Vietnam is striving to develop 100,000 digital technology companies by 2025, which will contribute 30 percent of the country’s gross domestic product (GDP).
Deputy Minister of Information and Communications Phan Tam highlighted the target at an information and communication technology (ICT) investment promotion forum in the central city of Da Nang on Tuesday morning.
Digital technology companies are expected to play an important role in contributing to Vietnam’s rapid and sustainable development, according to Deputy Minister Tam.
Vietnam currently has 58,000 ICT enterprises and hopes to bring the figure to 100,000 by 2025.
The Southeast Asian nation is among the world’s top 10 exporters of electronic products, ranks second in smartphone shipments, and comes ninth in software outsourcing.
Its strategy for the future is to transform from a destination for outsourcing and assembling to a product manufacturer and service provider.
“Vietnam would be one of the top 50 countries in the world for e-government ranking while its digital economy would contribute 30 percent of the national GDP,” Tam said.

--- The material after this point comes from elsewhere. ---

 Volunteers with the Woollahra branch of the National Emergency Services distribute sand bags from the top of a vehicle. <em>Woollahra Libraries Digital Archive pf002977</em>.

“Annual digital economic growth would be three times GDP growth, creating an inclusive digital economy covering all sectors such as healthcare, education, finance-banking, agriculture, transportation, and logistics.”

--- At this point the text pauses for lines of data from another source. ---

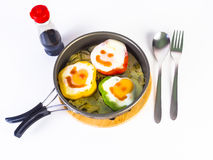 Fried egg on colorful peppers on pan Royalty Free Stock Photos
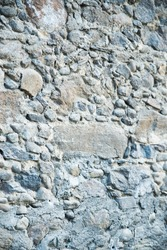 Stone wall of an antique house,  rustic texture big background
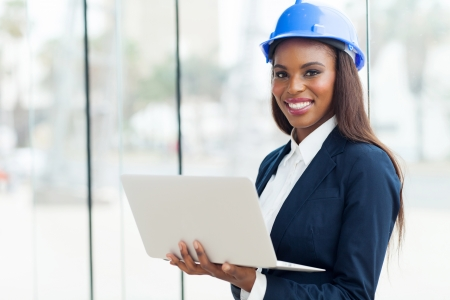 Photo for attractive young african architect using laptop in office - Royalty Free Image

Vietnam’s ICT revenue in 2020 reached US$124.6 billion, according to Nguyen Thanh Tuyen, deputy director of the Information Technology Department under the Ministry of Information and Communications.
Its growth rate in the 2015-20 period averaged out at 15.2 percent per year, twice GDP growth, making ICT one of the economic sectors with the fastest growth rate and the largest scale in the country.

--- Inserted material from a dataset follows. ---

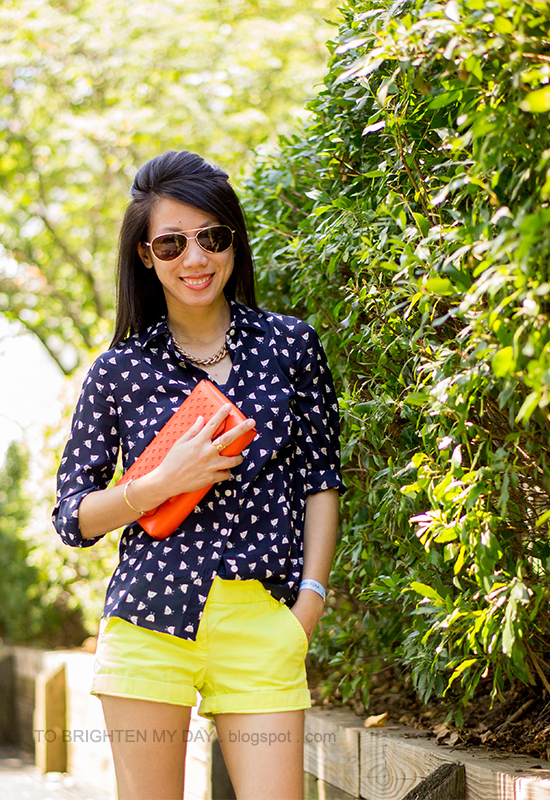 printed silk blouse, yellow shorts, orange clutch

Tuyen added that Vietnamese digital technology companies’ workforce approached 1.1 million in 2020.
The hardware industry's revenue hit $110 billion in the same year.
Information technology products, especially smartphones and computers, made the top 10 largest export groups of Vietnam in 2020, contributing to the country’s hardware and electronics trade surplus of more than $15 billion.
Speaking at Tuesday’s event, Tran Phuoc Son, deputy chairman of Da Nang, said that the city hopes to generate $2.34 billion in ICT revenue by 2025 and the industry would make up 15 percent of its total GRDP by 2030.